| HN Mirror

Y	Hacker News new \| ask \| show \| jobs


	by rao-v 116 days ago
	Yeah I’ve often wondered why folks aren’t training two tier MoEs for VRAM + RAM. We already have designs for shared experts so it cannot be hard to implement a router that allocated 10x or 100x as often to “core” experts vs the “nice to have” experts. I suppose balancing during training is tricky but some sort of custom loss on the router layers should work. I’ve also wondered why the routers aren’t training to be serially consistent so you can predict layers to swap into VRAM a few layers ahead to maximize available bandwidth.

3 comments

reitzensteinm 116 days ago

I think part of the issue is that in production deployments, you're batching high enough that you'll be paging in those long tail experts constantly.
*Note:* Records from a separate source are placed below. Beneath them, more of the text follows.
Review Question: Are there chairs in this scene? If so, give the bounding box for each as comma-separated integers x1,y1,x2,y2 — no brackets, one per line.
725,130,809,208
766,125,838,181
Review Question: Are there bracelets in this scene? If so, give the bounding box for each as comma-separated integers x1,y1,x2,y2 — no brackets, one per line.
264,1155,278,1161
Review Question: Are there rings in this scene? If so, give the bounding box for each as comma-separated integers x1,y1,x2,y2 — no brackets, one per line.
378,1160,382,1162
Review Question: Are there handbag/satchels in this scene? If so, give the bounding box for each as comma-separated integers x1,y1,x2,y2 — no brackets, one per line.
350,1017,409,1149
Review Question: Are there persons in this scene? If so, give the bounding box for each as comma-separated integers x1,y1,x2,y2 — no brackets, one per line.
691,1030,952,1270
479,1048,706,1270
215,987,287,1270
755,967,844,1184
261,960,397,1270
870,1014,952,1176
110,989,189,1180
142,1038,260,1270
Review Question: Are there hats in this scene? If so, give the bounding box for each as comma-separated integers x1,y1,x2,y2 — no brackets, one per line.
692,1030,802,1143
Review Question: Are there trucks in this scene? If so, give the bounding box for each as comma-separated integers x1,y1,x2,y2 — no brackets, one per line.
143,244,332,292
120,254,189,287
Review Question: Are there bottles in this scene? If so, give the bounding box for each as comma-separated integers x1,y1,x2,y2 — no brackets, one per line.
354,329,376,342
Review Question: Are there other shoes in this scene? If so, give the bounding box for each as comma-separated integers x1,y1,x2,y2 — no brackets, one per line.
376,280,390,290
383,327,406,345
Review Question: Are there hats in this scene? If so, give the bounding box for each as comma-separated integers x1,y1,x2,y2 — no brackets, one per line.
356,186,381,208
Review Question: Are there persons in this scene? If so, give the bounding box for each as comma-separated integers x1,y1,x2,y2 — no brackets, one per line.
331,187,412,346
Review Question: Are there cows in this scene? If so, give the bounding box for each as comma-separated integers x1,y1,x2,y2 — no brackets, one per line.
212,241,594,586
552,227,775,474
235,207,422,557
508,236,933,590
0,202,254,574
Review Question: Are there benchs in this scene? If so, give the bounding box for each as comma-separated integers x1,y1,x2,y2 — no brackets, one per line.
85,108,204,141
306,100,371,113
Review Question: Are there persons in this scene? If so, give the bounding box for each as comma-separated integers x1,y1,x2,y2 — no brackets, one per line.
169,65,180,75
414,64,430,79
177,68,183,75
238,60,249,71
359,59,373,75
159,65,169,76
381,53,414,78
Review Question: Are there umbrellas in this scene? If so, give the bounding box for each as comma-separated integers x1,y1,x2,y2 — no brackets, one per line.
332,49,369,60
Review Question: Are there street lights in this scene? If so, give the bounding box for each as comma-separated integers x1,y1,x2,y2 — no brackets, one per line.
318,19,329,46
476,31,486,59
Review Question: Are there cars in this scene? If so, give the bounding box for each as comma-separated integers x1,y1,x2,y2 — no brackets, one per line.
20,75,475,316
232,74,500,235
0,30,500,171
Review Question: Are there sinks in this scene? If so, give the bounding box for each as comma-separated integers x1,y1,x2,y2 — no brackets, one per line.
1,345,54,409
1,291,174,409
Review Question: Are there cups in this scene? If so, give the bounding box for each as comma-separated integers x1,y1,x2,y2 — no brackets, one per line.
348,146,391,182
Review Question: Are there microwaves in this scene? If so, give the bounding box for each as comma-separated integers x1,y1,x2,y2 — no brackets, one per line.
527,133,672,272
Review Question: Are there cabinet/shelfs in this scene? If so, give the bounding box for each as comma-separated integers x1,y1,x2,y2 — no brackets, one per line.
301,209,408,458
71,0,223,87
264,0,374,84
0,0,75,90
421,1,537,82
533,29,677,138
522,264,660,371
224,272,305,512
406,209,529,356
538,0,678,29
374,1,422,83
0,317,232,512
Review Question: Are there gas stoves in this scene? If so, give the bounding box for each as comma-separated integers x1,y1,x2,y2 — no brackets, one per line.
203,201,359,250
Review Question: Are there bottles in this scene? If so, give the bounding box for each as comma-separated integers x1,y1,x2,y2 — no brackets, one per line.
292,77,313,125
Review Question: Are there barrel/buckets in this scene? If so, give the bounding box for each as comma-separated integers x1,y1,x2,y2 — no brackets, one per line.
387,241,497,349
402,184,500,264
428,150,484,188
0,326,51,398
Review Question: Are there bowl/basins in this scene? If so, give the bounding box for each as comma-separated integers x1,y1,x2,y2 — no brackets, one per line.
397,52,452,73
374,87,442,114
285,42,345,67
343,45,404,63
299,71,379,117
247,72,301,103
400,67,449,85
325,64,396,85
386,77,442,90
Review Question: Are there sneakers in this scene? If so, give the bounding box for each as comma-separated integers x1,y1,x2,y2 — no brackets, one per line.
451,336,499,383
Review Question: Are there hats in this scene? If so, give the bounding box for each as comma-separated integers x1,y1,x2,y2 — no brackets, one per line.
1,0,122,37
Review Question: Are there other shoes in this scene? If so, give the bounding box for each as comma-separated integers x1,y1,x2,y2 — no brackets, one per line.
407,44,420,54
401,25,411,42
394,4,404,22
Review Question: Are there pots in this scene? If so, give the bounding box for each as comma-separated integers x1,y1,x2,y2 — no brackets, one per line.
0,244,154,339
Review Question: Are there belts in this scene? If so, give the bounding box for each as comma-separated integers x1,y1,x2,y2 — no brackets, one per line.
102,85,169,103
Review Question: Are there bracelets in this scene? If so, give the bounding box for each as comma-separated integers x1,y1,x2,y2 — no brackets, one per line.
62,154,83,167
Unless you're handing that in some kind of fancy way, you'll be holding up the batch while waiting for host memory which will kill your throughout.

It makes much more sense for non batched local inference, especially if you can keep the MoE routing stable like you say, but most folks aren't optimising for that.

link

zozbot234 116 days ago

Ideally, you should rearrange batches so that inference steps that rely on the same experts get batched together, then inferences that would "hold up" a batch simply wait for that one "long tail" expert to be loaded, whereupon they can progress. This might require checkpointing partial inference steps more often, but that ought to be doable.

link

reitzensteinm 116 days ago

I think this is doable for very long tail experts that get swapped in for specialised topics - say, orbital mechanics.

But for experts that light up at, say, 1% frequency per batch, you're doing an awful lot of transfers from DRAM which you amortize over a single token, instead of reads from HBM which you amortize over 32 tokens.

link

rao-v 116 days ago

I think your analysis is right this would make sense mostly for the 30B-3A style models that are mostly for edge / hobbyist use, where context length is precious so nobody is batching.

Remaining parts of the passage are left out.